**Objective**
Your task is to copy every line of this material exactly.
··· Supplied entries ···
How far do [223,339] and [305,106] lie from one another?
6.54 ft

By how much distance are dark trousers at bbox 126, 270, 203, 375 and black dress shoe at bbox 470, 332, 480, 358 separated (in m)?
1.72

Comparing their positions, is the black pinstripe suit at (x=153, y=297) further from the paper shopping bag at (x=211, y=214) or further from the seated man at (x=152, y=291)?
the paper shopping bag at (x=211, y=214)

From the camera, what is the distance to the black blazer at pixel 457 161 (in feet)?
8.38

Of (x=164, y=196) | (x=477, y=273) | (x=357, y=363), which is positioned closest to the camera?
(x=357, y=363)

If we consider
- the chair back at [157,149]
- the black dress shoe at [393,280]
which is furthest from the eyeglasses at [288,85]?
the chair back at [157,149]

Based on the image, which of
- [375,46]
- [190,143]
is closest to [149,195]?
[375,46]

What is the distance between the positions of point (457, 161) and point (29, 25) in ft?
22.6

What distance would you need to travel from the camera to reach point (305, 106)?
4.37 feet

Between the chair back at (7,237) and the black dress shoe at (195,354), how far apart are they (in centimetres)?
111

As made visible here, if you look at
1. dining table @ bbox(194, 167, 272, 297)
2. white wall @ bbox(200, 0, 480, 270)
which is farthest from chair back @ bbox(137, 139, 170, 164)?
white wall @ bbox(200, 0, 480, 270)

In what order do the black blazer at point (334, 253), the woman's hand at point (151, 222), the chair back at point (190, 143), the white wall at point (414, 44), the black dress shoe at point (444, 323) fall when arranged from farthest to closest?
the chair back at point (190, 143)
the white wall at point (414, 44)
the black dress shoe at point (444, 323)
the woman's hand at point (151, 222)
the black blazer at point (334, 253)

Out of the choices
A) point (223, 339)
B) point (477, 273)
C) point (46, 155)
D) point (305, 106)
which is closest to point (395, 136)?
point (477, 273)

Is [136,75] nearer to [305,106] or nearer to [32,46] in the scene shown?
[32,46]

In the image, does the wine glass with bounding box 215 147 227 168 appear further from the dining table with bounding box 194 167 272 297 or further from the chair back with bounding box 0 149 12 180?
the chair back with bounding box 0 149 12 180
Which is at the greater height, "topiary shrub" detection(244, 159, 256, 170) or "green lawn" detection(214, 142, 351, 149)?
···
**Answer below**
How far do [223,339] and [305,106] lie from one another?
6.54 ft

By how much distance are dark trousers at bbox 126, 270, 203, 375 and black dress shoe at bbox 470, 332, 480, 358 separated (in m)?
1.72

Comparing their positions, is the black pinstripe suit at (x=153, y=297) further from the paper shopping bag at (x=211, y=214) or further from the seated man at (x=152, y=291)?
the paper shopping bag at (x=211, y=214)

From the camera, what is the distance to the black blazer at pixel 457 161 (in feet)?
8.38

Of (x=164, y=196) | (x=477, y=273) | (x=357, y=363), which is positioned closest to the camera?
(x=357, y=363)

If we consider
- the chair back at [157,149]
- the black dress shoe at [393,280]
which is furthest from the eyeglasses at [288,85]?
the chair back at [157,149]

Based on the image, which of
- [375,46]
- [190,143]
is closest to [149,195]?
[375,46]

What is the distance between the positions of point (457, 161) and point (29, 25) in ft?
22.6

What distance would you need to travel from the camera to reach point (305, 106)?
4.37 feet

Between the chair back at (7,237) and the black dress shoe at (195,354), how far apart are they (in centimetres)?
111

As made visible here, if you look at
1. dining table @ bbox(194, 167, 272, 297)
2. white wall @ bbox(200, 0, 480, 270)
which is farthest from chair back @ bbox(137, 139, 170, 164)?
white wall @ bbox(200, 0, 480, 270)

In what order do the black blazer at point (334, 253), the woman's hand at point (151, 222), the chair back at point (190, 143), the white wall at point (414, 44), the black dress shoe at point (444, 323) fall when arranged from farthest to closest?
the chair back at point (190, 143)
the white wall at point (414, 44)
the black dress shoe at point (444, 323)
the woman's hand at point (151, 222)
the black blazer at point (334, 253)

Out of the choices
A) point (223, 339)
B) point (477, 273)
C) point (46, 155)
D) point (305, 106)
which is closest to point (395, 136)?
point (477, 273)

Is [136,75] nearer to [305,106] or nearer to [32,46] in the scene shown?
[32,46]

In the image, does the wine glass with bounding box 215 147 227 168 appear further from the dining table with bounding box 194 167 272 297 or further from the chair back with bounding box 0 149 12 180?
the chair back with bounding box 0 149 12 180
Which is at the greater height, "topiary shrub" detection(244, 159, 256, 170) or "green lawn" detection(214, 142, 351, 149)?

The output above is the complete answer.